Correspondance de Gustave Flaubert/Tome 4/0493

Louis Conard (Volume 4p. 117-119).

493. À LOUIS BOUILHET.
Croisset, 9 septembre 1856.

Si j’ai compris ta lettre, cher vieux, les répétitions de la Montarcy doivent commencer. C’est pour le coup que tu vas entrer dans la tablature des auteurs ; tiens-moi au courant de tout, et si tu as besoin de moi, j’arrive quand même, cela va sans dire.

Je t’avouerai que je ne suis nullement fâché de la chute de la pièce d’ouverture. Si on siffle la reprise de la Bourse[1], tant mieux ! Je n’exprimerais pas cette opinion à La Rounat. Mais je crois que, puisqu’il y a cabale contre lui, le flot aura le temps de passer et que tu n’en sentiras plus les éclaboussures. On se lassera. Rien ne dure ici-bas ; et c’est une raison pour qu’il fasse beau demain s’il a plu aujourd’hui.

J’ai peur que notre ami le Directeur ne se hâte trop et qu’on ne monte ta pièce à la diable ! C’est une œuvre soignée qu’on ne peut apprendre en huit jours, et faire apparaître au bout de quinze. Il y faut du temps et, je crois, de la recherche, afin de n’en rien perdre. J’entends par là quantité d’effets scéniques dont toi-même ne te doutes pas.
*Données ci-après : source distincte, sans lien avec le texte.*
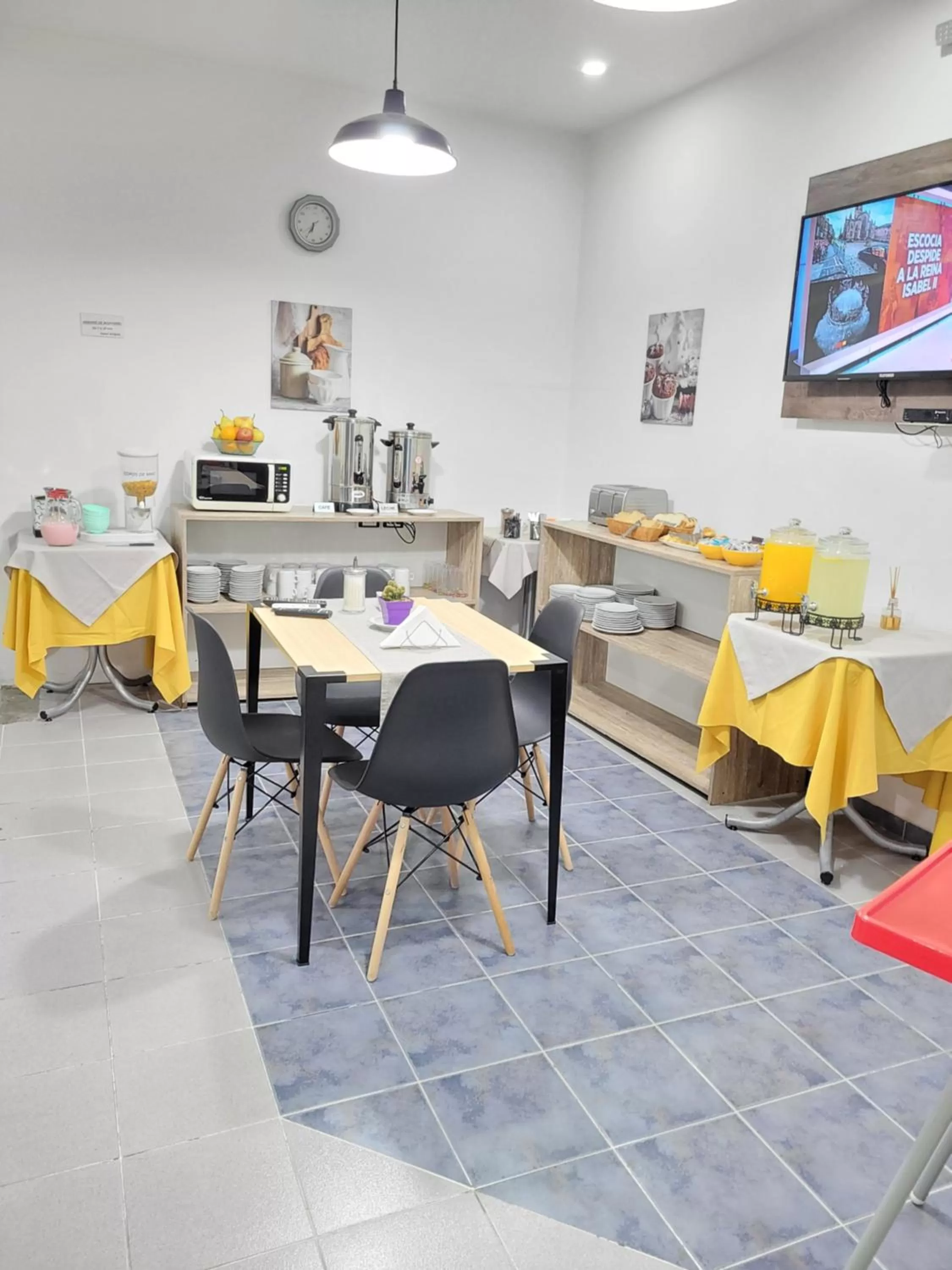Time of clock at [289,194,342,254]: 6:35
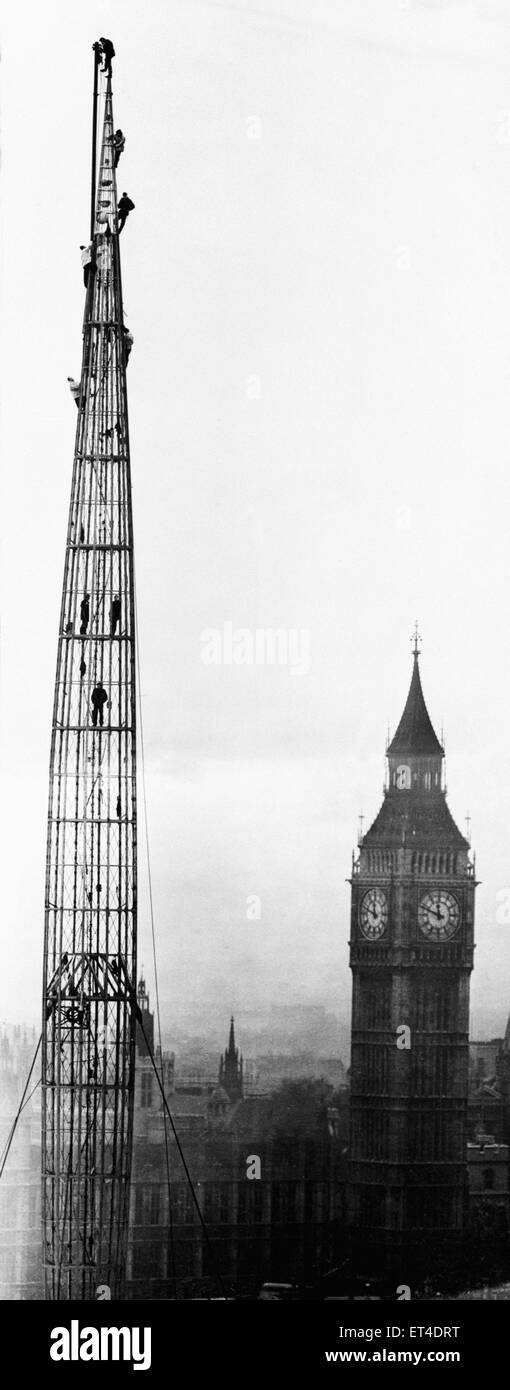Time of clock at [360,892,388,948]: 11:48
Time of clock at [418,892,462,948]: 11:48
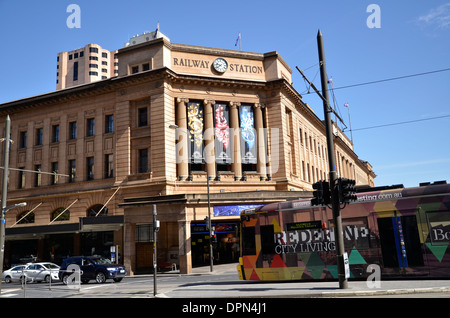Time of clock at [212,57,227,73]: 9:39
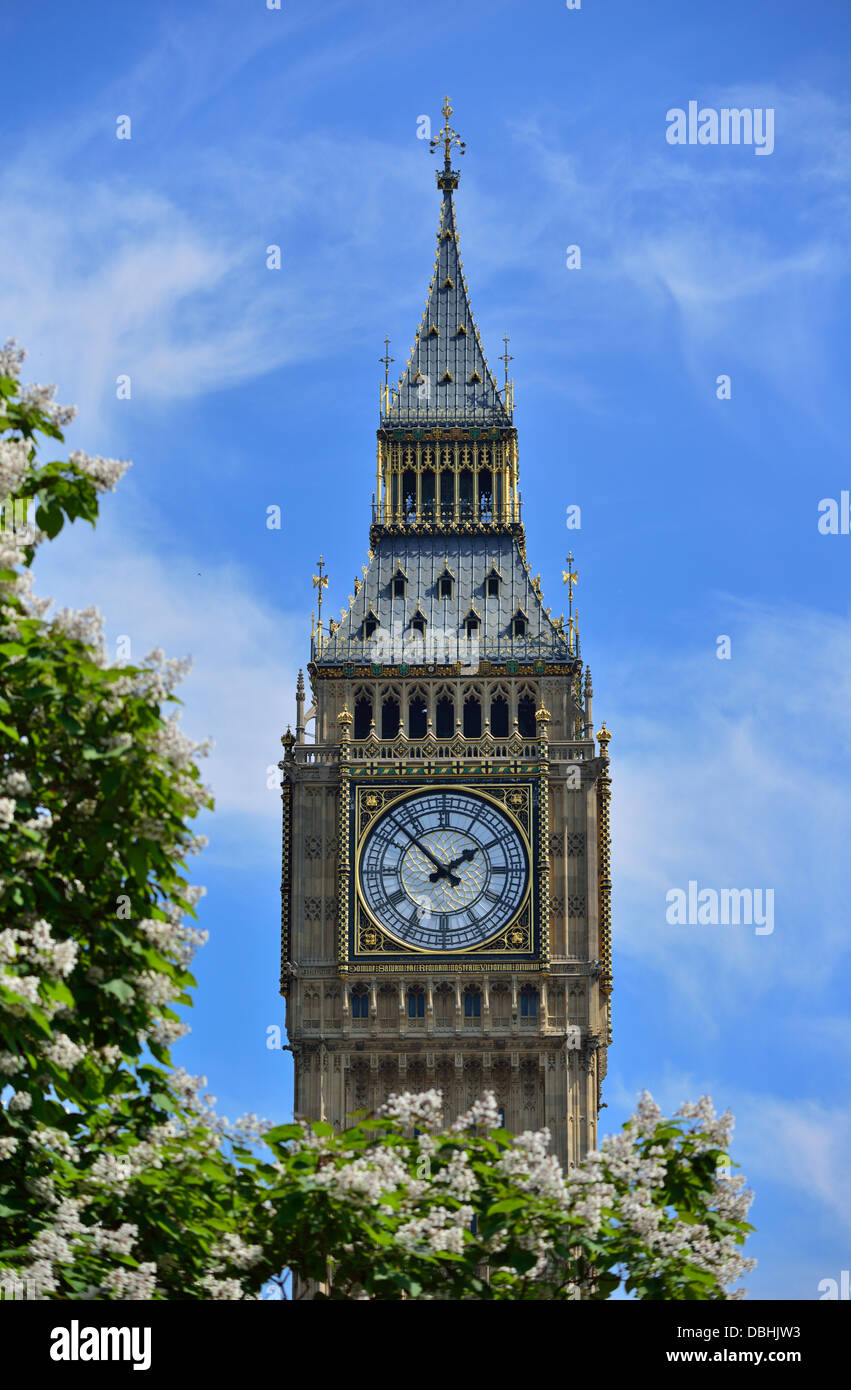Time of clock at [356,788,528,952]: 1:52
Je casse-pète tellement d’envie de voir la première représentation que je passe bien à y rêver, tous les jours, une grande heure pour le moins. Je vois ta mine pâle et gonflée, sous un quinquet… La Rounat effrayé… Narcisse au quinzième plan !… J’entends gronder les vers et les applaudissements partir. Tableau. Serai-je rouge, moi ! quelle coloration ! et comme ma cravate me gênera !…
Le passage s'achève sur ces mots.